===== TEXT

Hey Jonnydel, thanks for all the input, but i have a request! Since you've been looking at past games, and since we are locked in the playoffs, have you thought about doing the same thing but instead of analyzing past games you make a game plan for one of the playoff games? I know we don't know who we'll play yet, but when we do, maybe you could pull out some tactics and plays that you think would work for that game (hint hint Seattle) ;)

Just an idea.. thanks again!
Originally posted by 49erphan:
Many thanks to Jonnydel and thl408 and others for your great insights and picture/Gif breakdowns.

I have a question about a play that I think was the second 9er offensive play of the 4th quarter. The play looks like a regular pistol play where Kap is choosing to hand off to Dixon on an inside dive or taking off with the ball himself running to the outside. He decided to keep the ball. What made the play look different to me is that Hunter was lined up behind Dixon at the start of the play and he runs to the right with Kap and then as the play develops it sure looks like it turns into an "option-to-the-trailing back" play (I'm not sure what that is properly called). If I remember correctly, it seems like the Falcons might have had an extra cornerback or a safety spying on Kap but who ended up being drawn outside of Kap's running lane by Kap faking a pitch out to Hunter. Kap gained a few yards on the play. Is this a new wrinkle to the pistol - having an option to a trailing back? (Sorry if a I mucked up some of the terminology.)

==========
===== DATASET EXCERPTS

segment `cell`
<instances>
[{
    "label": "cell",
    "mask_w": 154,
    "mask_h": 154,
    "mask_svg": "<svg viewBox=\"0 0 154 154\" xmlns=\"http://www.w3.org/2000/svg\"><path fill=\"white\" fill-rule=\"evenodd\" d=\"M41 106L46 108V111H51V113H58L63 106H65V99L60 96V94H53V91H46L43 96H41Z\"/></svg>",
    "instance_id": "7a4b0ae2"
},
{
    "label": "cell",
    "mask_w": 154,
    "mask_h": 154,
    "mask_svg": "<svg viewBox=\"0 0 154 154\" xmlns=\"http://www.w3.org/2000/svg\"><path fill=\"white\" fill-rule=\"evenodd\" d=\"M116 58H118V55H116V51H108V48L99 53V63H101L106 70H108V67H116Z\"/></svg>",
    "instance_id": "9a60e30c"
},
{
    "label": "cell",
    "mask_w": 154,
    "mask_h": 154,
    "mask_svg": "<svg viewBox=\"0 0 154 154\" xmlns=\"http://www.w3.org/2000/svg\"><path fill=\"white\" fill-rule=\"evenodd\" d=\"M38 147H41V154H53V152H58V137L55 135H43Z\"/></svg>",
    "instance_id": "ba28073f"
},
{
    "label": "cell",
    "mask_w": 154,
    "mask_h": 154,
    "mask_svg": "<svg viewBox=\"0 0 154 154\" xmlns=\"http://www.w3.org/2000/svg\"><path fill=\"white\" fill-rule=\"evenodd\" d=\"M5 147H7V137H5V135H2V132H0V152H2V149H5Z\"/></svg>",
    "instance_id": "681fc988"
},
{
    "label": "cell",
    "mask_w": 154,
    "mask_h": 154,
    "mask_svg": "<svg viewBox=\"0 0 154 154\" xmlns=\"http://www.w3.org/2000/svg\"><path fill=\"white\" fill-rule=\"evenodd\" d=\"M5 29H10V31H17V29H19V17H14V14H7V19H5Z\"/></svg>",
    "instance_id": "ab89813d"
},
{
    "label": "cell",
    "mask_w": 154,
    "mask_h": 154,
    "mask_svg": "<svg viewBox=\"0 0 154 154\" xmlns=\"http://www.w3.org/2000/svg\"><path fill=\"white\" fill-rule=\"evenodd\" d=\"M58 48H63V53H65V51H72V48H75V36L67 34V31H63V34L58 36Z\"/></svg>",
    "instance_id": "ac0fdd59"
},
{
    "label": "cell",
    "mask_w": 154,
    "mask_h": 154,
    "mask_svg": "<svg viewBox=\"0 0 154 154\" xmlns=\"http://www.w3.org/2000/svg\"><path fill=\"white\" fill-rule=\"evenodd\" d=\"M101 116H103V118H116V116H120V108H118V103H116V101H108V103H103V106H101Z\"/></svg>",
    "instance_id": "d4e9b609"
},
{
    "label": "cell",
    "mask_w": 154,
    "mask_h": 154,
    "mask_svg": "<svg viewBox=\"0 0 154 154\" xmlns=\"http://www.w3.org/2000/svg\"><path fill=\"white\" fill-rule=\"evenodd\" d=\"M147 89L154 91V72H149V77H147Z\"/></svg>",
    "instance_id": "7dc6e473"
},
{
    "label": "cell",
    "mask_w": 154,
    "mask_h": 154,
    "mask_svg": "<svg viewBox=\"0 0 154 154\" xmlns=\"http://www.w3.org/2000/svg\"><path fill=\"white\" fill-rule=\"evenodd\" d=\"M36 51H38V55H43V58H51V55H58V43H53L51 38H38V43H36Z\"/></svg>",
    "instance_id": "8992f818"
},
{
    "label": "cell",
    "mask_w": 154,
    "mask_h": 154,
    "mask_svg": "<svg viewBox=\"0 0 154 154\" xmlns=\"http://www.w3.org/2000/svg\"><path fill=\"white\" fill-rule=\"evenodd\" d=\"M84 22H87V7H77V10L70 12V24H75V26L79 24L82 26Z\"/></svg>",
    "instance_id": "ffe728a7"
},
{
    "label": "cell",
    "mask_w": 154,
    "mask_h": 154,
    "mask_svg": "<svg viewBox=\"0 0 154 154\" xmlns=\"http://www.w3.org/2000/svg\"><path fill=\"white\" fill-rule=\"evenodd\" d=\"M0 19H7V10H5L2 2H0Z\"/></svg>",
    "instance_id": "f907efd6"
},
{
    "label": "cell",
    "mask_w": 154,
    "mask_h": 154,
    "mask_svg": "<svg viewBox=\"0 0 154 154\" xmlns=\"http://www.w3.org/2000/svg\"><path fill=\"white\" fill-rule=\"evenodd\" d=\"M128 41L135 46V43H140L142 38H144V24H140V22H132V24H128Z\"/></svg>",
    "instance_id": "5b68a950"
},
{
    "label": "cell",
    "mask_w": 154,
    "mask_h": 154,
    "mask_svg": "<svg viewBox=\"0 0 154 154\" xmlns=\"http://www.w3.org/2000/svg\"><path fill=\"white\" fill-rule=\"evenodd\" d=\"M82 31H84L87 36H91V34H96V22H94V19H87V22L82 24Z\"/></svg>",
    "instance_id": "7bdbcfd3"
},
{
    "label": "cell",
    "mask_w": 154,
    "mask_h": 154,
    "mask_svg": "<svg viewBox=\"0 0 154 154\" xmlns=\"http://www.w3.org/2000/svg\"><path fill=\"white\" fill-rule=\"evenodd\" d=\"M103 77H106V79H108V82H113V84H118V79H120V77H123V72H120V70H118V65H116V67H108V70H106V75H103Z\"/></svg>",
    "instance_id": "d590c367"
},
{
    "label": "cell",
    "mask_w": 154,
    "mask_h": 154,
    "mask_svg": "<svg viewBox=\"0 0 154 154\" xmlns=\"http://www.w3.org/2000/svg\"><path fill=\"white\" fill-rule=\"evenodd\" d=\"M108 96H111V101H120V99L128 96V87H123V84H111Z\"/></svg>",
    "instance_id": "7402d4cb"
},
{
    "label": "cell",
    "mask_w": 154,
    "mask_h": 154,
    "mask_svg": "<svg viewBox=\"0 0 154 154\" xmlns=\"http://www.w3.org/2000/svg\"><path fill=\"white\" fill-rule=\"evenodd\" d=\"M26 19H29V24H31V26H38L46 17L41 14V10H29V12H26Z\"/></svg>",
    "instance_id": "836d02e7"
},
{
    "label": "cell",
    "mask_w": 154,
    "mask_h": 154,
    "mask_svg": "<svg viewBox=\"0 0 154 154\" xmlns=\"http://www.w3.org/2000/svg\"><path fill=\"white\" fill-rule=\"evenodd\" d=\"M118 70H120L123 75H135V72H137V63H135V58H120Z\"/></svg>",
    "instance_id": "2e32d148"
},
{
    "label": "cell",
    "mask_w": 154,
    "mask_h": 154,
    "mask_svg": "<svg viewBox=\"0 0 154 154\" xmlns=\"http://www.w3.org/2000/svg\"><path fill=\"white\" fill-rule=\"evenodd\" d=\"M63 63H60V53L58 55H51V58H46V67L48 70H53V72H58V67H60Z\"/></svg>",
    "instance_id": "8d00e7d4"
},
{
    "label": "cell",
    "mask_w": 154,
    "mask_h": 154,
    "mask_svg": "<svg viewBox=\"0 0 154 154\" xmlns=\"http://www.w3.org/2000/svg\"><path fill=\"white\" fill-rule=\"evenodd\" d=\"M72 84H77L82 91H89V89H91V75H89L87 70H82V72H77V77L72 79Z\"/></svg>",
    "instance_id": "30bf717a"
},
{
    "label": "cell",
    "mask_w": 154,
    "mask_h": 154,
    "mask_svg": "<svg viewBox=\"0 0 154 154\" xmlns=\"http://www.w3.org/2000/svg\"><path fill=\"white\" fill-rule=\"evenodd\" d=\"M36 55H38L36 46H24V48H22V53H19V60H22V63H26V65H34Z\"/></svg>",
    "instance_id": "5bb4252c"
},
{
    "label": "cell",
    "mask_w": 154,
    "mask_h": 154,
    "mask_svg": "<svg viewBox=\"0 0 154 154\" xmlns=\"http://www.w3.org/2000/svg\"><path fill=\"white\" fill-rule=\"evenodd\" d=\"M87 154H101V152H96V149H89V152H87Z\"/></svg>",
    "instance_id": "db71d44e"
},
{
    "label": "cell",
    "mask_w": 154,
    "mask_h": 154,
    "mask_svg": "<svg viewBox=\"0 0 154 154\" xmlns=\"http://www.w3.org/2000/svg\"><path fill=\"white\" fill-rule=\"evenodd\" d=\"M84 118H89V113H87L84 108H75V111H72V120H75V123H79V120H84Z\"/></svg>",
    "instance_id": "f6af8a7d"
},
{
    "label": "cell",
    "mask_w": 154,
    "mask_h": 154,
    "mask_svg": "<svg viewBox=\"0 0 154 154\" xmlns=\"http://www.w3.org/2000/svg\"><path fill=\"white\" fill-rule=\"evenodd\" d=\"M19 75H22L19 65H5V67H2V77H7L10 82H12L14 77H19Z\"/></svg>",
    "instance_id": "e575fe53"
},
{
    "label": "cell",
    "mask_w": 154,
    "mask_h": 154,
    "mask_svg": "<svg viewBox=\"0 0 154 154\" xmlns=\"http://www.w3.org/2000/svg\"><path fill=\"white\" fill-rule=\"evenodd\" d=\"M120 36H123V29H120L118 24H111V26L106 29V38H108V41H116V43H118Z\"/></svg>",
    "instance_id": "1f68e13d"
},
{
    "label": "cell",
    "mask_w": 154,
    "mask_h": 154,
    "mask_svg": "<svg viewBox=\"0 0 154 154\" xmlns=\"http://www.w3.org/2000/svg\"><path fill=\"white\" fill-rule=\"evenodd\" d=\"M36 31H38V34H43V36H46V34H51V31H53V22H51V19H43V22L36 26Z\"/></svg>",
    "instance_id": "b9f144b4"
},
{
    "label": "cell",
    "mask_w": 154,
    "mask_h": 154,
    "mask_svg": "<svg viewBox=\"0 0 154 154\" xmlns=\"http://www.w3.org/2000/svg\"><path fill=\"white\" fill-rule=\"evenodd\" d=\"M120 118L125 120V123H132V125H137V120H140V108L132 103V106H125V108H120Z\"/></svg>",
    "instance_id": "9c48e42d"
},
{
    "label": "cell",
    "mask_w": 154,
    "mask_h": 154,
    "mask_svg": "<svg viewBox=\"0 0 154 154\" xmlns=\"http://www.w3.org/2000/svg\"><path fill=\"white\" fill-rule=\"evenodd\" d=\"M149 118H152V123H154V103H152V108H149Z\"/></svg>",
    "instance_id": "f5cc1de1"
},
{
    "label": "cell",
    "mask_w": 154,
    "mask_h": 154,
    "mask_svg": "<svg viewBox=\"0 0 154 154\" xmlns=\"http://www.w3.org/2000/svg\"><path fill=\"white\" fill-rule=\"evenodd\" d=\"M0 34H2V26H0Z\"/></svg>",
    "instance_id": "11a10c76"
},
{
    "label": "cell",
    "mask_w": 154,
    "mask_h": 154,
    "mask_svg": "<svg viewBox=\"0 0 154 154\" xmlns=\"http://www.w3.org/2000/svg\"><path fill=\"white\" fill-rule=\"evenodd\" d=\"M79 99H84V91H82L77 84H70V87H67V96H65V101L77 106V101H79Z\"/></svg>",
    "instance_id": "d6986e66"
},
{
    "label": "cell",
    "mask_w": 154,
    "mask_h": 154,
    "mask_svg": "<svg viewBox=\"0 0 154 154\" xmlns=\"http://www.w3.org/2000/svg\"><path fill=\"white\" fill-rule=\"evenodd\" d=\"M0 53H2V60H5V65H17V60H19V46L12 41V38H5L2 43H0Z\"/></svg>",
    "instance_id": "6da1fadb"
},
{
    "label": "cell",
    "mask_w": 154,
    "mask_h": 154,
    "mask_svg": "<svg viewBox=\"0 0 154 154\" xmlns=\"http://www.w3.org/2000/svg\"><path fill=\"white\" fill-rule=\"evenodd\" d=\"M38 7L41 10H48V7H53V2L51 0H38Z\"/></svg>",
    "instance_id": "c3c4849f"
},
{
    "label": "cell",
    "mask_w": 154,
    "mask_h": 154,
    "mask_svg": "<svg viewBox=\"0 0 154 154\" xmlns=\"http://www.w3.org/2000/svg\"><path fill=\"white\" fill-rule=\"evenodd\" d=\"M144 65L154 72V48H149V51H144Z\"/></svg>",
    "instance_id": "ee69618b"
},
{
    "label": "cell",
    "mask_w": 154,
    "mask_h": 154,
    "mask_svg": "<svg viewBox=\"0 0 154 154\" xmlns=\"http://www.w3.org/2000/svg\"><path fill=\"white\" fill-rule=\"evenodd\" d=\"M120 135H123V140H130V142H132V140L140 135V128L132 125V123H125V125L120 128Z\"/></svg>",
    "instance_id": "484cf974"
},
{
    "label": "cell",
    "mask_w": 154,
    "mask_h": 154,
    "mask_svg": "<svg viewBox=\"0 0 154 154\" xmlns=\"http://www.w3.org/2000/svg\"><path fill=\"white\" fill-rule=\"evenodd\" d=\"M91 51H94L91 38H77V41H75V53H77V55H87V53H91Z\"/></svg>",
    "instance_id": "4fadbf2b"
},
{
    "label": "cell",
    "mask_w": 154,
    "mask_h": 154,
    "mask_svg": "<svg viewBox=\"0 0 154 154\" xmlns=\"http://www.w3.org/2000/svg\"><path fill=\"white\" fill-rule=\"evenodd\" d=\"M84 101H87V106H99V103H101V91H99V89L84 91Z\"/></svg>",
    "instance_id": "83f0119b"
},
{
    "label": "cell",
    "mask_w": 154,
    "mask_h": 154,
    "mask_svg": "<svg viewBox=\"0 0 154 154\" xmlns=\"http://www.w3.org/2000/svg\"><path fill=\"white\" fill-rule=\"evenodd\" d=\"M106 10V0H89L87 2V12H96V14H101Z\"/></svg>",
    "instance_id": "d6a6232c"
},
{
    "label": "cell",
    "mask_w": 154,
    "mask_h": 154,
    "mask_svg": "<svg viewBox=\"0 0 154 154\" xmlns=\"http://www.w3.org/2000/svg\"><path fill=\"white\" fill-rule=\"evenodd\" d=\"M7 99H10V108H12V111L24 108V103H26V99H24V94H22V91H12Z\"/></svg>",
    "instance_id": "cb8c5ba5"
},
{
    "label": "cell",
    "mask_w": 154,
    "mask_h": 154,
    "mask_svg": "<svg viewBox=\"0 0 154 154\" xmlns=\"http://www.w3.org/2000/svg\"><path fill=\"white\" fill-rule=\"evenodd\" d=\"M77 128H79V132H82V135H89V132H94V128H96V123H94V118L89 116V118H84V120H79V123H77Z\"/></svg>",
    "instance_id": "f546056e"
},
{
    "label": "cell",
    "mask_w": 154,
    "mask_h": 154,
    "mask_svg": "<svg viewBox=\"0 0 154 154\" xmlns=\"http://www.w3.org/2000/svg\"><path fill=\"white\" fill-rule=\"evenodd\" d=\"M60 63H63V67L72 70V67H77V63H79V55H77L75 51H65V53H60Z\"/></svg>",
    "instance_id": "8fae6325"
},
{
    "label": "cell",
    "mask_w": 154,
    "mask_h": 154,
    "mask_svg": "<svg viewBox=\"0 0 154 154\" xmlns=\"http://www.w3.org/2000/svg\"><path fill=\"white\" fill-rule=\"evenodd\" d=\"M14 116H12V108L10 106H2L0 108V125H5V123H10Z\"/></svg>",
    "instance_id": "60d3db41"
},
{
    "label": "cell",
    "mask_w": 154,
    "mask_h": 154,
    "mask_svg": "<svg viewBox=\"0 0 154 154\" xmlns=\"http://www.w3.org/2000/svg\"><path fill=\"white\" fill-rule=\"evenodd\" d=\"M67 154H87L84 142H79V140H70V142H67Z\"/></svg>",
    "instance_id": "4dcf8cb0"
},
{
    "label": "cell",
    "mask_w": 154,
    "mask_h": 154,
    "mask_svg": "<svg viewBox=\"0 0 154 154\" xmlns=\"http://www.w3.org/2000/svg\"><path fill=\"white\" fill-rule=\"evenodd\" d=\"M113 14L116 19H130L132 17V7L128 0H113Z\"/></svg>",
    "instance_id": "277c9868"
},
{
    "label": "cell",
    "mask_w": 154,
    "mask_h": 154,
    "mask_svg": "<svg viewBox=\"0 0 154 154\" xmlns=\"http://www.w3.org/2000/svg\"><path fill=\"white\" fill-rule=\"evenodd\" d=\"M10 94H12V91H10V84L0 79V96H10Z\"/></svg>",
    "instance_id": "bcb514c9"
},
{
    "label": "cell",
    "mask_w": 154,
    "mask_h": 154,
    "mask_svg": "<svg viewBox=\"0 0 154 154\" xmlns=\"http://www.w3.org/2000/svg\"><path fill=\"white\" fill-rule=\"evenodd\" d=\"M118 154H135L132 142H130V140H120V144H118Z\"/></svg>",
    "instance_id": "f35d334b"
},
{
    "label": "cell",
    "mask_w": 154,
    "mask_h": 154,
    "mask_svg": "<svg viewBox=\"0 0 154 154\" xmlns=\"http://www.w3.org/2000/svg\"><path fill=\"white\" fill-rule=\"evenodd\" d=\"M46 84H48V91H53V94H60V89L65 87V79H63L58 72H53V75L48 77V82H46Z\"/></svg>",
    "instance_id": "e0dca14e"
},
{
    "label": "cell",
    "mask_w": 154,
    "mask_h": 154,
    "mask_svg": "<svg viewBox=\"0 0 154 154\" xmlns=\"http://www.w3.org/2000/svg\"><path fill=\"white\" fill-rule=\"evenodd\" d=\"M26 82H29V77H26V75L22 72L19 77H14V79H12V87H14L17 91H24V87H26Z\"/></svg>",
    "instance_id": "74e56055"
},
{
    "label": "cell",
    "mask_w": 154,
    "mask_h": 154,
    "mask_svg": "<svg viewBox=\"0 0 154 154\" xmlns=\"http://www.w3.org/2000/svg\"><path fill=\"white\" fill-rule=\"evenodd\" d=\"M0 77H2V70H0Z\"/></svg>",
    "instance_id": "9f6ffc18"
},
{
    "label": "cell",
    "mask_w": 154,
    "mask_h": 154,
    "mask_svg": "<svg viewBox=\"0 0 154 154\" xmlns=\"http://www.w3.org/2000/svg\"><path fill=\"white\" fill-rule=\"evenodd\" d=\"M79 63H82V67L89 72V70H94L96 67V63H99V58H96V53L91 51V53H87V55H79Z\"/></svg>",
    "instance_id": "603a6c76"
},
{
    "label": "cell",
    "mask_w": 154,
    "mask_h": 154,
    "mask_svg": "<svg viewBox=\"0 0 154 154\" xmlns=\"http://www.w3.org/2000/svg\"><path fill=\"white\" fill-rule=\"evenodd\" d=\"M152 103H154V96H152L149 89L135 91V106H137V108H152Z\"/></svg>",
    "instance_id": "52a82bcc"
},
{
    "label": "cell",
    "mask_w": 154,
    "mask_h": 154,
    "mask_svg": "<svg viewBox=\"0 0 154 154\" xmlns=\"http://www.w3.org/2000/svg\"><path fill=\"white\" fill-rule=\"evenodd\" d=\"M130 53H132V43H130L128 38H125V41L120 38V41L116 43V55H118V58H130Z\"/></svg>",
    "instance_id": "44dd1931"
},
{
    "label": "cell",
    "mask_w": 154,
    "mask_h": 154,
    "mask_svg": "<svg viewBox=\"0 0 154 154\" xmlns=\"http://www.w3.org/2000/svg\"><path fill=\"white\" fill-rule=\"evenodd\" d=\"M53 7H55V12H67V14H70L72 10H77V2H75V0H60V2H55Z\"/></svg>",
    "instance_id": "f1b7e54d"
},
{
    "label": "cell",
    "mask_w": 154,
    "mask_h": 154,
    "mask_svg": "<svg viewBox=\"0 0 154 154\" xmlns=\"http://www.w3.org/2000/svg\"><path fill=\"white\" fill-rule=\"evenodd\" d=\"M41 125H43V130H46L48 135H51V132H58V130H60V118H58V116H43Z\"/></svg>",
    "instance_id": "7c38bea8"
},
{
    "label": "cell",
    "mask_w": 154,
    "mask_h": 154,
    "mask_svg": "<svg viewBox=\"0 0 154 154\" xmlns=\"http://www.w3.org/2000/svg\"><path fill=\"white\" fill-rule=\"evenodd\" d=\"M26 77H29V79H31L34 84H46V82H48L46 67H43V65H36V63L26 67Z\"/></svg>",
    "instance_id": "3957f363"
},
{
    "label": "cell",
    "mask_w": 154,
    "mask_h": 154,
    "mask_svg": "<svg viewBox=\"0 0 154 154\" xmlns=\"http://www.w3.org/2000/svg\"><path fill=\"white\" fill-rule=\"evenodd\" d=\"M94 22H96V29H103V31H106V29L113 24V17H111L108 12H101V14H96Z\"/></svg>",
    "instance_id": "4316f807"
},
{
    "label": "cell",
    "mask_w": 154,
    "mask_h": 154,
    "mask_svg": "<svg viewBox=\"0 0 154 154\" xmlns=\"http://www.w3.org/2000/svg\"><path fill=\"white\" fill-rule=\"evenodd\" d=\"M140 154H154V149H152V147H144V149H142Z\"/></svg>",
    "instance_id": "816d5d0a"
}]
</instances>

==========

REQUIRED TASKS -
(a) Render the listing as a Markdown table with the columns Row and Line, from its first line through the line containing "106L46 108V111H51V113H58L63 106H65V99L60", both included, leaving out blank lines.
(b) Continue the forum post about the 49ers offense from its final sentence.

ANSWERS IN ORDER -
(a)
| Row | Line |
|---|---|
| 1 | segment `cell` |
| 2 | <instances> |
| 3 | [{ |
| 4 |     "label": "cell", |
| 5 |     "mask_w": 154, |
| 6 |     "mask_h": 154, |
| 7 |     "mask_svg": "<svg viewBox=\"0 0 154 154\" xmlns=\"http://www.w3.org/2000/svg\"><path fill=\"white\" fill-rule=\"evenodd\" d=\"M41 106L46 108V111H51V113H58L63 106H65V99L60 96V94H53V91H46L43 96H41Z\"/></svg>", |

(b)
It's very similar to the dreaded Ginn option fumbled play against the Rams last year. It's a read option pitch play. One of the reasons I think Atlanta blitzed so much off the edges in the first half was to contain the read option - because it destroyed them the year before, and also to confuse Kaep in the passing game. When we ran the read option in the first half we tried to spread the field with 3 receivers, but Kassim Osgood had a terrible block on the DB who made the play. In the 2nd half, we ran the read option with Dixon, the DE shot down on the dive, and then Kaep took off right, this time, with Hunter as a pitch option. Kaep was outrunning the LB with the CB closing in from the outside. The idea with the pitch play is the it puts the outside defender in a touch spot; if he takes the QB, you pitch, if he takes the pitch man the QB keeps it. To stop the pitch play you have to have a lot of speed from the LB or DE position. The CB took a "half way" approach with trying to get in position to stop both the QB or the pitch. When this happened Kaep faked a pitch, which caused the DB to hesitate just slightly, allowing for Kaep to break through. That's how we got the positive yards.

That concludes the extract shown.